### TEXTAUSZUG

=-=-=-=-=

Ausstellung in Hamburg:Freuds Fotograf

Der Fotograf Max Halberstadt
7. Mai 2021 bis 3. Januar 2022 im Museum für Hamburgische Geschichte

Am Hafen: Eine undatierte Aufnahme Halberstadts zeigt die Landungsbrücken von St. Pauli.

(Foto: Sammlung Rosenthal)

Max Halberstadt porträtierte den Psychoanalytiker und viele weitere Prominente, machte Landschaftsaufnahmen und Reklame. Bis die Nationalsozialisten an die Macht kamen. Eine Ausstellung entdeckt ihn nun neu.

Interview von Catrin Lorch

Max Halberstadt ist ein unbekannter Name in der Geschichte der Fotografie. Bislang wurden ihm höchstens die Porträts von Sigmund Freud, seinem Schwiegervater, zugeordnet - und dann wurde sein Werk erstmals im Rahmen der Ausstellung "Verdrängt, vertrieben, aber nicht vergessen" im Altonaer Museum gezeigt. Jetzt widmet ihm das Museum für Hamburgische Geschichte eine biografische Schau. Ein Gespräch mit dem Kurator Wilfried Weinke.

=-=-=-=-=

### ERFASSTE ANGABEN
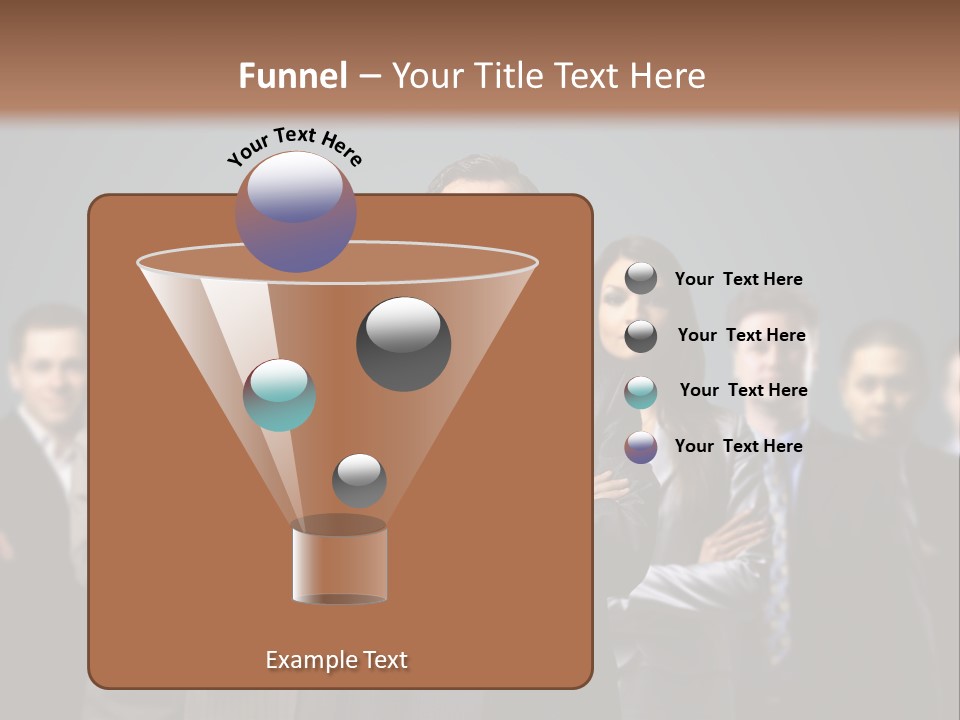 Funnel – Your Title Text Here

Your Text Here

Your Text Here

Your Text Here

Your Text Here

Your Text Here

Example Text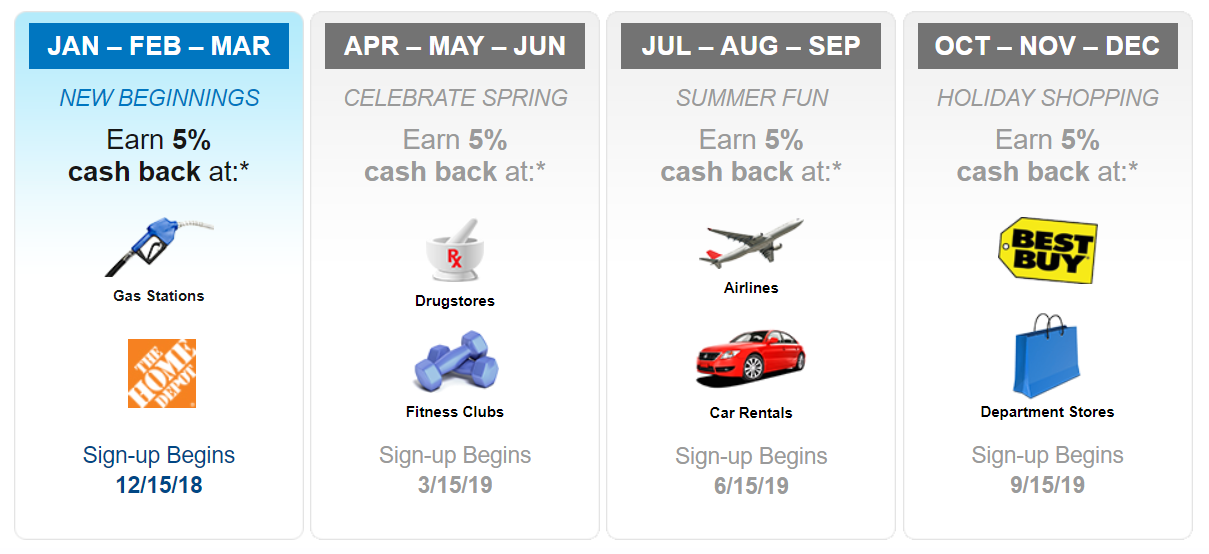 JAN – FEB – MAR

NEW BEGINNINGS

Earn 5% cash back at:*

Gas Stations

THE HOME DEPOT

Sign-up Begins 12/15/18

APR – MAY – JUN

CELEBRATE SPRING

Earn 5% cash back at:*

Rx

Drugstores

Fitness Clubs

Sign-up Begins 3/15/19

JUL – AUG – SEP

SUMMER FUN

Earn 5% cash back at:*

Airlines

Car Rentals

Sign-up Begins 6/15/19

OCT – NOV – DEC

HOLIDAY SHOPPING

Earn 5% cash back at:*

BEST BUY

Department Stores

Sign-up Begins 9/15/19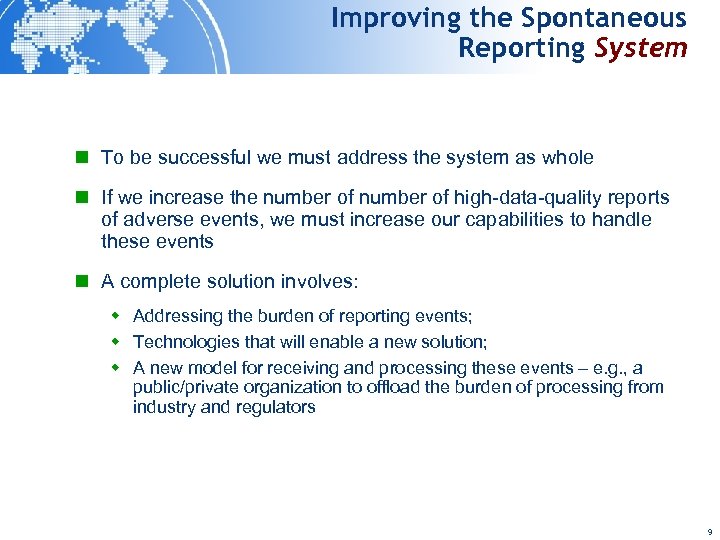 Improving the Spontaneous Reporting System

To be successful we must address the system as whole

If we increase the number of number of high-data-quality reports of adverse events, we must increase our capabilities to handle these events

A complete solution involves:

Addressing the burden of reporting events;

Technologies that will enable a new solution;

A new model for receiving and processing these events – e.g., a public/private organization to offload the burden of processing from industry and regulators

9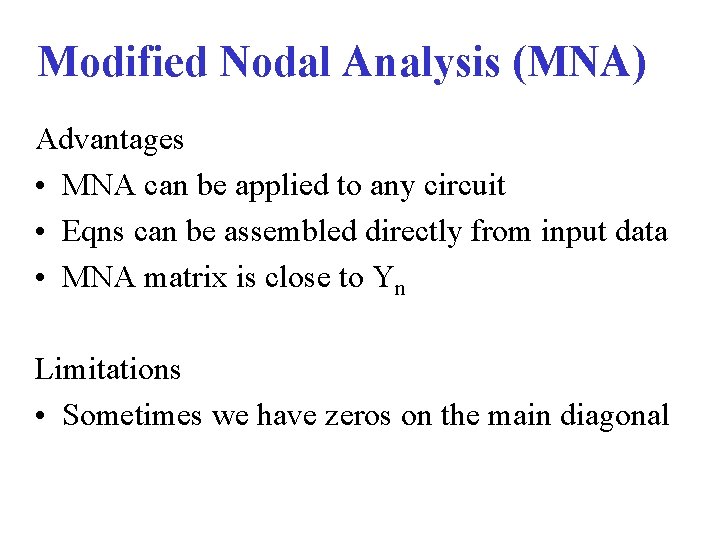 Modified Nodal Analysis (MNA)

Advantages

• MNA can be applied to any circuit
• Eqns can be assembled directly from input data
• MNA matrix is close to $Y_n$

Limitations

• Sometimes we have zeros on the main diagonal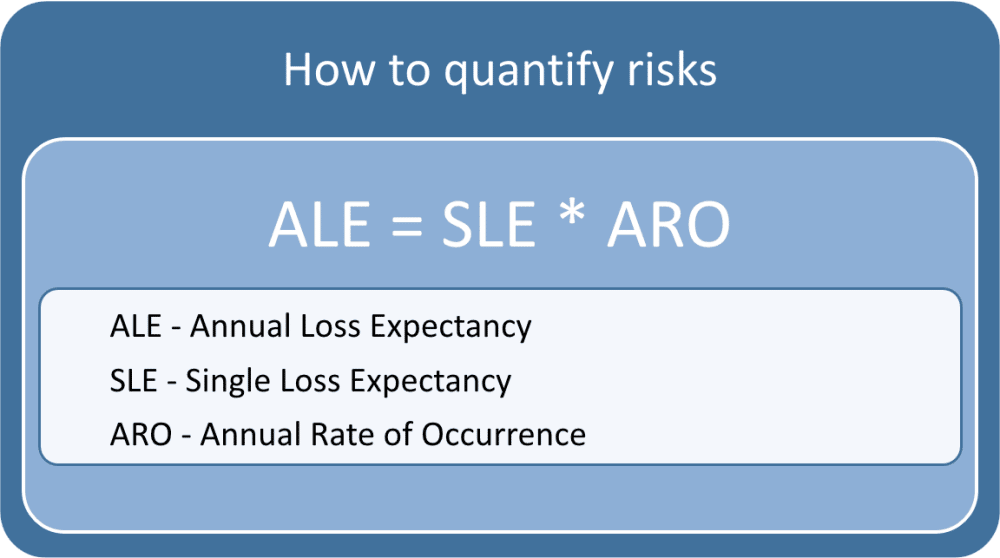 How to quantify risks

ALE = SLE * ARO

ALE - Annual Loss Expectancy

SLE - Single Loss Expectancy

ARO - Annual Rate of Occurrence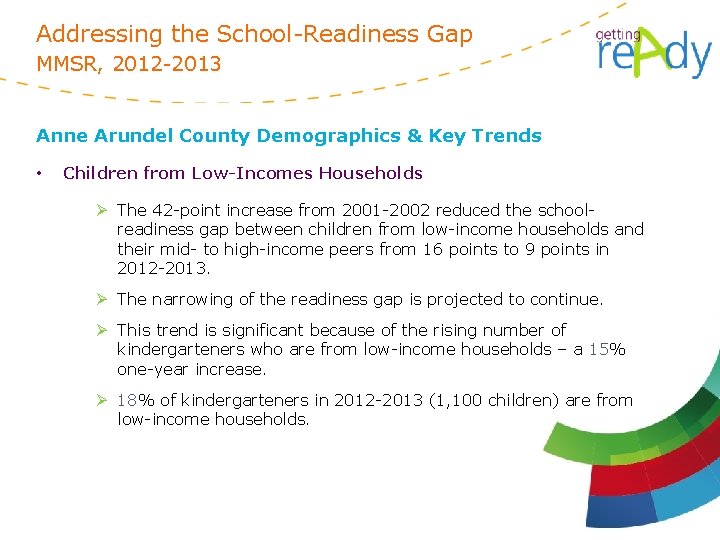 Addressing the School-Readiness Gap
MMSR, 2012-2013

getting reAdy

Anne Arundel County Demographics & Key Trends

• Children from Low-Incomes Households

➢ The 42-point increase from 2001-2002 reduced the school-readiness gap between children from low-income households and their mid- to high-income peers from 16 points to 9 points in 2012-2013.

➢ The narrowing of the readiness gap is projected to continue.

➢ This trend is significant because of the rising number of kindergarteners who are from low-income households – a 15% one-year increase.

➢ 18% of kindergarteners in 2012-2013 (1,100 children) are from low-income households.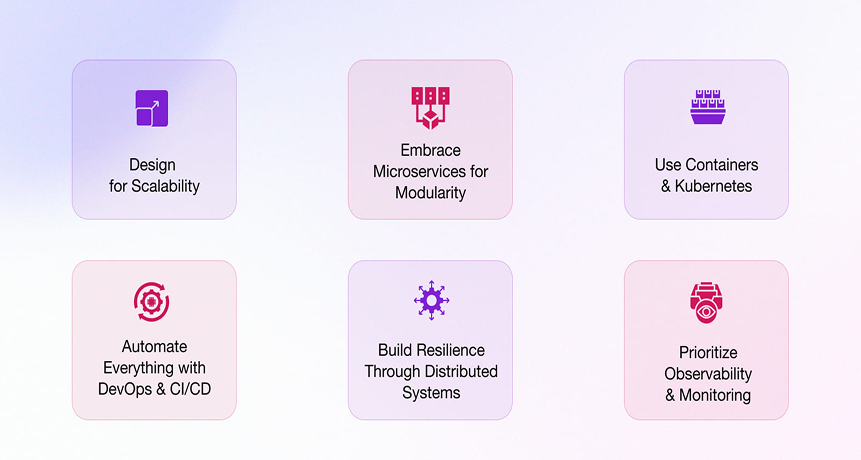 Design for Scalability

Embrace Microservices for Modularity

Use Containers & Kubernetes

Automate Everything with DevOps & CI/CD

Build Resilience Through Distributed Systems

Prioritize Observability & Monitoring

=-=-=-=-=

### ÜBUNGSAUFGABEN
a – Beantworte die folgenden Fragen zum Text über Max Halberstadt, jede mit einer kurzen Angabe:
(i) In welchem Museum und in welchem Zeitraum ist die Ausstellung zu sehen?
(ii) Was zeigt die undatierte Aufnahme Halberstadts?
(iii) In welcher Ausstellung und in welchem Museum wurde sein Werk erstmals gezeigt?
b – Schreibe den Text über Max Halberstadt nach seinem letzten Satz weiter.

### ANTWORTEN JE AUFGABE
a –
(i) Im Museum für Hamburgische Geschichte, vom 7. Mai 2021 bis 3. Januar 2022.
(ii) Die Landungsbrücken von St. Pauli.
(iii) In der Ausstellung "Verdrängt, vertrieben, aber nicht vergessen" im Altonaer Museum.

b –
SZ: Wie kam es zu diesem Projekt?

Wilfried Weinke: Eigentlich begann das Projekt mit einem Fax, das ich im Jahr 1999 erhielt - aus Südafrika. Damals suchte ich für eine Ausstellung nach Fotografen jüdischer Herkunft. Und da meldete sich die in Johannesburg lebende Tochter von Max Halberstadt, die mir auch direkt eine Fotografie ihres Vaters zuschickte. Ein Porträt von Sigmund Freud. So begann meine Recherche. Ich bin Sammler und Jäger - und fand Bücher, Zeitungen, Fotografien, in denen Fotografien von Halberstadt gedruckt waren. Nach dieser Ausstellung zu den vier Fotografen im Jahr 2004 ist dies die erste Präsentation, die allein seinem Leben und seinem Werk gilt. Wir zeigen ihn von der Geburt in Hamburg im Jahr 1882 bis zu seinem - frühen - Tod im Alter von 58 Jahren in Johannesburg.

Der Fotograf Max Halberstadt
7. Mai 2021 bis 3. Januar 2022 im Museum für Hamburgische Geschichte

Max Halberstadt im Selbstporträt. Eigentlich wollte er Elektrotechniker werden. Aber das erlaubte die streng gläubige jüdische Familie nicht.

(Foto: Sammlung Spangenthal)

Wie fand Max Halberstadt zu dem damals noch jungen Medium der Fotografie?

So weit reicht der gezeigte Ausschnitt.